The killer, the destroyer, that makes us again one
It once seemed that every generation was somehow fated to have its lives, hopes, and dreams turned upside-down with a world catastrophe. Diseases, wars, financial collapses.
Just within reach of my own memory were the Great Depression and WWII, which shaped not only my parents' lives, but their entire outlook on life.
My peaceful plans for life were turned totally upside down by Washington politicians who saw fit, based on their own experience and judgment, to immerse the United States in Indochina's political gyrations.
Yes, I am here talking about the Vietnam War — which for my generation turned everything upside-down, created still existing divisions, and completely reshaped the lives of the more fortunate — while cutting short the lives of many others.
The peace and prosperity of America during several recent generations has been less than complete — choices have sometimes been limited, and personal opportunities have for some seemed fewer — but total, life-changing upsets have been relatively few. Until now.
Enter the coronavirus. Enter societal and government controls and mandated limitations.
Those of earlier generations may be taken aback by the inability, or plain unwillingness, of some of the younger generation to get with the program. "Your fathers were sent off to war" is one common Facebook meme — "all you are being asked to do is sit on your couch."
But each and every generation is molded by the world in which it grew up and the philosophies both political and cultural in which it was immersed. Seen that way, the reaction of today's youths is not hard to understand. The world, they were told, was their oyster. "No" was a word, purportedly, they seldom if ever heard. Prizes went to all, not just the winners. Tough coaches rarely shaped how they played their games. The curricula of their schools were molded to their whims. And then came this! "Go to your rooms and stay there."
And so, the Spring Breakers frolicked. And so, the young "journalist" feels slighted when a president cuts off his rather childish question. And so, those who catered to this generation's every need struggle to learn that parenting and leading sometimes call for something very different.
Now, in the midst of these societal changes, we ourselves may feel perplexed by those who simply don't seem to "get it." "What is wrong with these people?" we may well wonder. "Don't they understand?"
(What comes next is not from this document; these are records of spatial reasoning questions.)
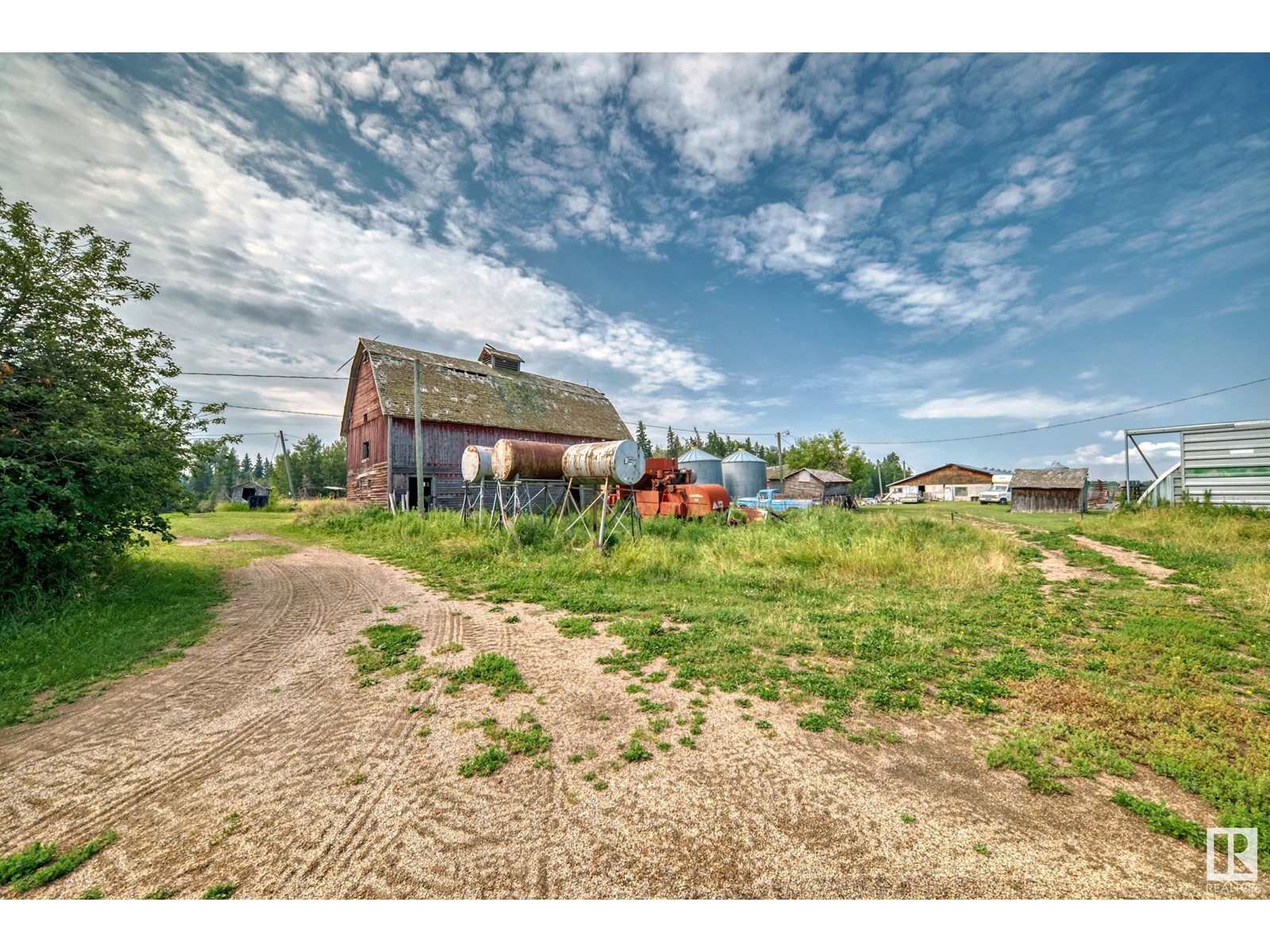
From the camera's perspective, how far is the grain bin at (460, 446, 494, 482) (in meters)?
17.1

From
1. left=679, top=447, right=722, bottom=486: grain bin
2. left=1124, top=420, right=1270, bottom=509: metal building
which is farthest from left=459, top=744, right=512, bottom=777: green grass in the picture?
left=679, top=447, right=722, bottom=486: grain bin

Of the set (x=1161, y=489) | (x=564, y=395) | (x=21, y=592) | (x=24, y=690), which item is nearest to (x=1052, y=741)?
(x=24, y=690)

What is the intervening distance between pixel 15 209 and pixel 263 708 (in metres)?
9.10

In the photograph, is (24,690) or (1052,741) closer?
(1052,741)

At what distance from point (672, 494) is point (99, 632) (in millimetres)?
17106

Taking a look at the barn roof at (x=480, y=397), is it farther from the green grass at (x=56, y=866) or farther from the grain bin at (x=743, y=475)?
the green grass at (x=56, y=866)

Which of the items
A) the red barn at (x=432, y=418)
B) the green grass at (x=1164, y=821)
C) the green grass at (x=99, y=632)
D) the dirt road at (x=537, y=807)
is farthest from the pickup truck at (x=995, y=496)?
the green grass at (x=99, y=632)

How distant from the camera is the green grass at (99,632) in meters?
4.69

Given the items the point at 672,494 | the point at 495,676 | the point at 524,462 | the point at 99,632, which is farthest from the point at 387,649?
the point at 672,494

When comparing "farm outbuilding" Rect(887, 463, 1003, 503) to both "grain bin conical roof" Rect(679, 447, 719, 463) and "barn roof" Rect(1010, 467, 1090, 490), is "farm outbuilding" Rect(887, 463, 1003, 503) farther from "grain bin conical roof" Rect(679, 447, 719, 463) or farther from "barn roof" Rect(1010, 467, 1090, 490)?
"grain bin conical roof" Rect(679, 447, 719, 463)

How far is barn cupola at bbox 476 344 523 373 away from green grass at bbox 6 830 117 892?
2878cm

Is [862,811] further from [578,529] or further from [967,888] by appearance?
[578,529]

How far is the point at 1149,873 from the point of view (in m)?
2.51

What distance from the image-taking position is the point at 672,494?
2055 centimetres
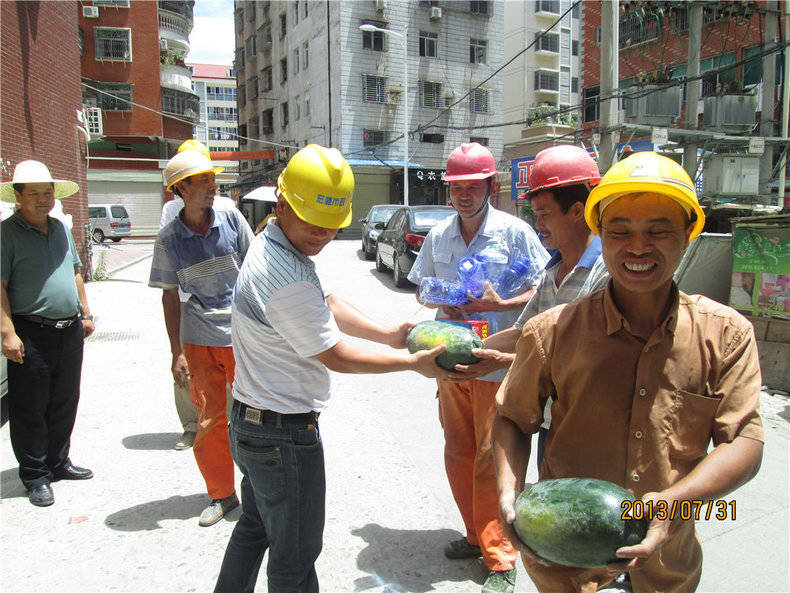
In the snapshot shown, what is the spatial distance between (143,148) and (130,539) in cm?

And the answer is, "No, they don't." But they are learning to, for today's crisis will, whether they like it or not, shape their minds and attitudes and thinking.
There is nothing intrinsically "wrong" with this generation. Nothing that these people's own life experiences won't correct. So even with them, there is not only room, but a need for understanding.
Yes, we are all in this together. The young, the old, the strong and the weak. And our shared experience will, if we just allow it — give it the needed time — make us one.
The coronavirus may be hell. Its worst may not even yet be upon us. But it is something we are all experiencing together. And oddly, it — the killer, the destroyer — may be the very thing that again makes us one.